We attended a public school out of our district that comprised mostly of white children from well-to-do families. My father would pick us up and drop us off in our “secret” location a block away from the school so that the other children would not see us coming out of a clunky old cargo van, only meant for produce and non-perishables. In hindsight, I’m not sure if he was trying to hide his embarrassment or ours, perhaps a little bit of both.
Nevertheless, my parents did their best to shelter us from their daily struggles. While other kids went on ski trips and spring break vacations, my sister and I spent our free time together. Summers were completely unsupervised, consisting of entire days spent swimming in public pools, biking around the city and reading in the library: Judy Blume and Beverly Cleary, what would we have done without you?
We became experts at making our own meals, a rotating menu of Chef Boyardee, TV dinners and Lipton Sidekicks noodles. We ate our food directly from the pots that we cooked them in, and in front of the TV, watching our favourite shows. We were latch-key kids. My key was tied directly around my neck, never ever to be removed.
We used the aisles that were full of groceries as our personal playground – I’m still convinced that there are few things more fun to a child than stocking shelves or scanning lottery tickets. We had first access to the latest issues of Mad Magazine and Archie comics, expertly reading them without leaving creases.
At Christmastime, gifts were often old items around the house, wrapped in colourful newsprint. My mother was the original “zero waster.” We participated in the Inner City Angels after-school programs provided by the city. We made toys out of discarded boxes – I was so pleased that the screen of my cardboard computer “moved” by turning a roll of paper towel inside. As much as we were without, we never felt it. We were, mostly, happy kids.
People say that the world was easier back then, that it was a better place, that things are different now. In retrospect, I’m not sure if that’s true, especially for children of immigrant families. We were just kids back then, and if you had any semblance of good parents, they simply did their best at making you feel like the world was a great place.
I often find myself in awe of the courage my parents must have had to embark on their journey into so many unknowns.
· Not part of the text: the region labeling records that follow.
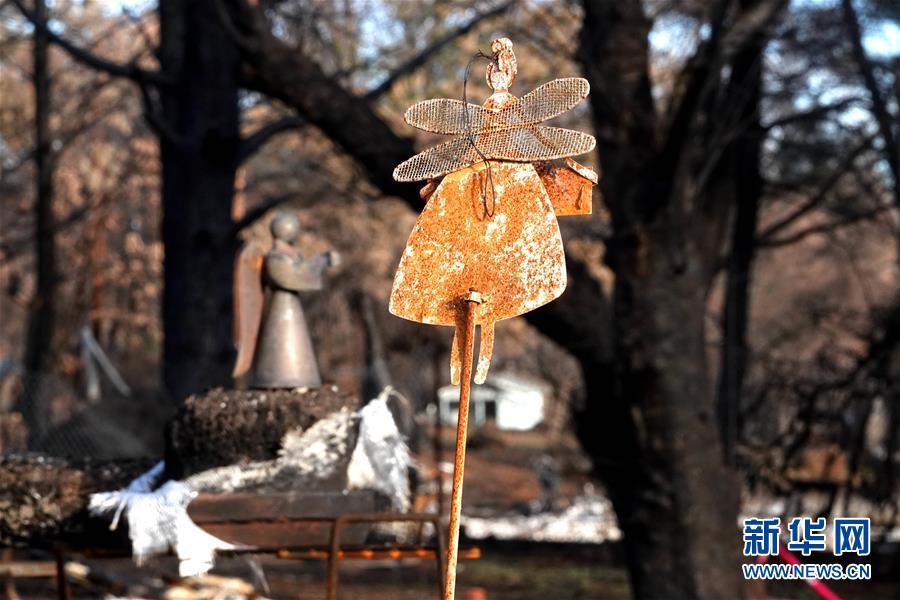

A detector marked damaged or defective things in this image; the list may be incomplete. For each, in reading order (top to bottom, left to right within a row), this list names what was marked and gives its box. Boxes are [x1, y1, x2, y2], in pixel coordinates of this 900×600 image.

rusty metal angel ornament [232, 213, 342, 392]
rusty metal angel ornament [388, 37, 596, 600]
rust texture [388, 37, 596, 600]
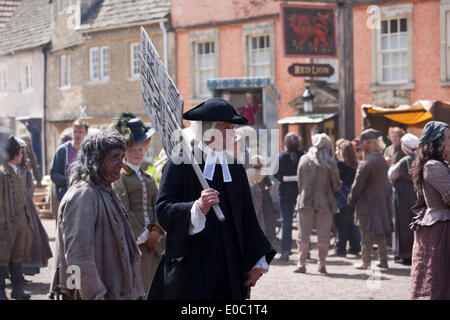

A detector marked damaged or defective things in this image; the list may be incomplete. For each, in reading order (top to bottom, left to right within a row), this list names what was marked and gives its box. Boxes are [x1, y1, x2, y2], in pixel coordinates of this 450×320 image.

grey tattered coat [50, 180, 143, 300]
grey tattered coat [346, 152, 392, 235]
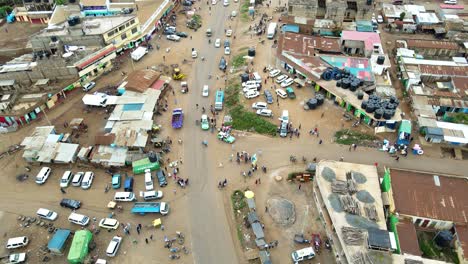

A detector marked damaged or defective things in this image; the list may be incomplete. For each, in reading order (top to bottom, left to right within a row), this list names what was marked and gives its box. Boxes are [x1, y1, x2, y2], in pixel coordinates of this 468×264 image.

Their struggles motivated me to do well in school, appreciate the value of a hard-earned dollar and, most importantly, to respect others no matter what our differences. In today’s heightened climate, I believe that this has been their greatest gift.
My children are growing up with a basement full of toys, many of which bring them no more than five minutes of joy. I want them to realize the privileges and opportunities given to them that many children do without, as is the wish of every generation, and the generation before them.
As my parents did, I will try my best to expect more from them, to make them appreciate their circumstances in a world that can seem unforgiving. I want them to be curious about how others live and understand that our way of life is not the only way of life. To embrace change and overcome challenges with resilience, not fear, just as their grandparents had. And no matter what their struggles, there is always room to lend a helping hand to someone less fortunate.
To many, my childhood probably seems quite unremarkable, but to me it was a time when optimism, hope and determination collided. A moment of sweet nostalgia, when our family had no one but ourselves to lean on and that was all that mattered. Us against the world. Perhaps it’s time for me to grab a bowl of popcorn, put up my feet and find the first episode of Kim’s Convenience.